I understand why the following theorem holds:
If $R$ is a PID and $M$ is a finitely-generated torsion $R$-module, then there exist $q_1,...,q_s$, non-invertible elements of $R$, such that $q_i \mid q_{i+1}$ for all $i=1,...,s-1$ and:
$$M \cong \prod_{i=1}^s R/Rq_i$$
Moreover, if $q_1 ',...,q_{s'} ' \in R$ satisfy the same hypothesis as the $q_i$'s and $M \cong \prod_{i=1}^{s'} R/Rq_i$, then $s=s'$ and $Rq_i = Rq_i '$ for all $i$.

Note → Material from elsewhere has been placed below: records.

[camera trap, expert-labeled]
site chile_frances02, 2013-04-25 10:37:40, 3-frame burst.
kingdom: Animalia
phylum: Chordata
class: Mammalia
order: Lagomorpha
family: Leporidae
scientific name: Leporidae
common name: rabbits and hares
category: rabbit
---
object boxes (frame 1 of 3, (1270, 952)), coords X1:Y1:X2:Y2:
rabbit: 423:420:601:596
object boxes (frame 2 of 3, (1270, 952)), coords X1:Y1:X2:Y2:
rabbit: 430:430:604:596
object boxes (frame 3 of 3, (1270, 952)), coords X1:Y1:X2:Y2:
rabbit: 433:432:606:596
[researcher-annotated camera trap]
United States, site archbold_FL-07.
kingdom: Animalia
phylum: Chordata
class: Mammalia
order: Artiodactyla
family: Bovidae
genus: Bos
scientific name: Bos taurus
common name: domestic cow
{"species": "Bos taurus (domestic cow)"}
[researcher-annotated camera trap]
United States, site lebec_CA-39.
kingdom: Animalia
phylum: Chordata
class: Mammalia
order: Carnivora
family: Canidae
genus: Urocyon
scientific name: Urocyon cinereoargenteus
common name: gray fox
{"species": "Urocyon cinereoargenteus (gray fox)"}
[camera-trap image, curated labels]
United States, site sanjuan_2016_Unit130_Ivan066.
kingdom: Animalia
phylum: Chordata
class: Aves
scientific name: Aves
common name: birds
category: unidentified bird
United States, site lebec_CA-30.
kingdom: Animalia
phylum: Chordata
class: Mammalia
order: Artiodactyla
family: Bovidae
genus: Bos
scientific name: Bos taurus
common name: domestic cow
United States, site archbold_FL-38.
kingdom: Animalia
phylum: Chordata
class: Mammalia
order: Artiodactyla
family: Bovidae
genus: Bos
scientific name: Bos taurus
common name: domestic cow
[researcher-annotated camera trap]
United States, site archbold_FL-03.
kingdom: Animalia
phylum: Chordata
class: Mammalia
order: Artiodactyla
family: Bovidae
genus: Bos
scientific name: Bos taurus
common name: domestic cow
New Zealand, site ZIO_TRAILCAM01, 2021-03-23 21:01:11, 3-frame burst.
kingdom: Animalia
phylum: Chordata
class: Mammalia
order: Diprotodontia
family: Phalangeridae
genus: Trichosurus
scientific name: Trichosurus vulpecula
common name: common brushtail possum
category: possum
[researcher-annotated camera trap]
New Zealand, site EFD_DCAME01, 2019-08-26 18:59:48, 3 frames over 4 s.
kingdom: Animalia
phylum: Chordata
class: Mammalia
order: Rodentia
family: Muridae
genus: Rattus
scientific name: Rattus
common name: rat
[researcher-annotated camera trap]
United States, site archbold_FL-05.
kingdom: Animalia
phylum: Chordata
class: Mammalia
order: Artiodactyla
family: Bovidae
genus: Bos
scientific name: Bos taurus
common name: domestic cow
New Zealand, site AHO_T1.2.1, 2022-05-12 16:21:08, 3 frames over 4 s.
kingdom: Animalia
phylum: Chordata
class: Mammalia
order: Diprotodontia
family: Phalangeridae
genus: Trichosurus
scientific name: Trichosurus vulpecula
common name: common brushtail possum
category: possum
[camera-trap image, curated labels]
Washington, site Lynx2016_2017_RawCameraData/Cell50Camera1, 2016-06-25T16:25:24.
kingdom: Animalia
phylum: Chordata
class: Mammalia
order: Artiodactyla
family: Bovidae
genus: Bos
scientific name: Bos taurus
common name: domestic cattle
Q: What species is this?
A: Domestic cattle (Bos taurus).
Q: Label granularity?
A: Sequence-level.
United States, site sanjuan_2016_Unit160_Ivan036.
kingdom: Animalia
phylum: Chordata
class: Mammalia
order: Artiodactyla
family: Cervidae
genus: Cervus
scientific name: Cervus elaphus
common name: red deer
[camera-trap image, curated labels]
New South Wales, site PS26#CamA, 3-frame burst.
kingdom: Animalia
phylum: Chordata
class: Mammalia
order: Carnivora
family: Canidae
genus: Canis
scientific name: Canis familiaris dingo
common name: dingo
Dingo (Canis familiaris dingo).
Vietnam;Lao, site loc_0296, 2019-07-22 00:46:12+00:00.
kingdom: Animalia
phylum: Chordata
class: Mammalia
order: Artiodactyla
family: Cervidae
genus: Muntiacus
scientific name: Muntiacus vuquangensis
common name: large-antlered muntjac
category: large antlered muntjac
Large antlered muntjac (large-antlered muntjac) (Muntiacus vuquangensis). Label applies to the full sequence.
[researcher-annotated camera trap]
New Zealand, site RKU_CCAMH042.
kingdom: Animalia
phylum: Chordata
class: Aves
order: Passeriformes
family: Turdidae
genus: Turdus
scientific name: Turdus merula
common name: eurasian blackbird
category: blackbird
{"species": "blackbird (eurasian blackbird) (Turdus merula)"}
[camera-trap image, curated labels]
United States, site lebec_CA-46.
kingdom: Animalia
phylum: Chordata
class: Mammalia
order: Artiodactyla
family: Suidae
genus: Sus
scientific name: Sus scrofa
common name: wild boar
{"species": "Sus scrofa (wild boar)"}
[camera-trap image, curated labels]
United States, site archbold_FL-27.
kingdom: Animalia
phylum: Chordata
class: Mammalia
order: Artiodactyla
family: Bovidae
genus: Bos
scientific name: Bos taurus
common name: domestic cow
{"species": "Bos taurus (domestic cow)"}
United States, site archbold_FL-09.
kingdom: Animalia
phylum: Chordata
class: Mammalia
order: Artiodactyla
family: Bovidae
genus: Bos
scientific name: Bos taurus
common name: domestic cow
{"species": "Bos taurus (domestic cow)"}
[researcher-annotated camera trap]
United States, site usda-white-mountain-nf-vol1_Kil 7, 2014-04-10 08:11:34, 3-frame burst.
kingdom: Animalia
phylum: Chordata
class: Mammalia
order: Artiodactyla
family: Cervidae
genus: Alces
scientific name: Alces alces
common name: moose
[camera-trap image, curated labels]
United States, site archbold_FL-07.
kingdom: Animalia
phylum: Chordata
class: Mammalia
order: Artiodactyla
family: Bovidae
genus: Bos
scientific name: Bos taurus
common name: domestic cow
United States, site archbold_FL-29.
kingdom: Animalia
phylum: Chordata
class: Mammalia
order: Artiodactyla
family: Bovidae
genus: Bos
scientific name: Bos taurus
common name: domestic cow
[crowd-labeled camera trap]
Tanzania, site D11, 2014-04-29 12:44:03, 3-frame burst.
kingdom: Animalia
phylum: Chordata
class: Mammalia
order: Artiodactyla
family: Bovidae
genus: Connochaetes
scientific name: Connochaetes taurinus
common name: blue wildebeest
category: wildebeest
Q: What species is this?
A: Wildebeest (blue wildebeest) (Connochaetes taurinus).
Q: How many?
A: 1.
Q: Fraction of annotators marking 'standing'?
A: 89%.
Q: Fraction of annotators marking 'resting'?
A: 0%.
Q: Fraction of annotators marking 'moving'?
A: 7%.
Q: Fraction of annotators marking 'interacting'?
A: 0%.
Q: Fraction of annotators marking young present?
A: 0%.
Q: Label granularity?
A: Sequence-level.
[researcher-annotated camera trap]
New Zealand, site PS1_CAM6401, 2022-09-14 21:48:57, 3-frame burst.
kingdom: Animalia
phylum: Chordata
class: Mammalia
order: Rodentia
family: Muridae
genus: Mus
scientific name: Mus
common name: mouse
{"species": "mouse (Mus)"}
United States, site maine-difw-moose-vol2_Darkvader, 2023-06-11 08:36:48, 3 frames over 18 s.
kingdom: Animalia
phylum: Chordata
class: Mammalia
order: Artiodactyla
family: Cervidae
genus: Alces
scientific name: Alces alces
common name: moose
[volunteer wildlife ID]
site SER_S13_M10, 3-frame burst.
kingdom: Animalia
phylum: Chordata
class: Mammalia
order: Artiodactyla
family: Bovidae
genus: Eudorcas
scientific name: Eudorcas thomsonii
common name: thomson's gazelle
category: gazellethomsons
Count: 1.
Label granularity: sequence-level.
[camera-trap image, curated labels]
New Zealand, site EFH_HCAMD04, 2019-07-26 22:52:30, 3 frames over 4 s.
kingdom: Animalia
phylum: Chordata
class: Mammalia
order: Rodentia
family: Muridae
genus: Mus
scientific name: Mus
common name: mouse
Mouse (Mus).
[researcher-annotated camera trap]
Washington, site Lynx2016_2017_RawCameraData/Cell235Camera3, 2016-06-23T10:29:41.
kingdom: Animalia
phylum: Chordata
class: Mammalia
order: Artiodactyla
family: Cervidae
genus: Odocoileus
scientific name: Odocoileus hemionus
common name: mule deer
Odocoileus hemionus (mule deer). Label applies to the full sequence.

The $q_i$'s in the theorem are called the invariant factors of the module $M$.
I would like to know, though, why is it useful to know the invariant factors?
For an example of how it is useful, let $R=F[X]$ for $F$ a field, and let $V$ be a finite-dimensional $F$-vector space and $T$ a linear operator on $V$. Then $V$ can be made into an $F[X]$-module by letting $X$ act via $T$, and the decomposition $$ V\simeq F[X]/(q_1(X))\oplus \dots\oplus F[X]/(q_s(X)) $$ gives you the rational canonical form of $T$. Moreover, $q_s(X)$ is the minimal polynomial of $T$.
Another common application is to determine the structure of a quotient of $\mathbb{Z}^n$ by some (rank $n$) subgroup $M$, using the Smith normal form of a matrix.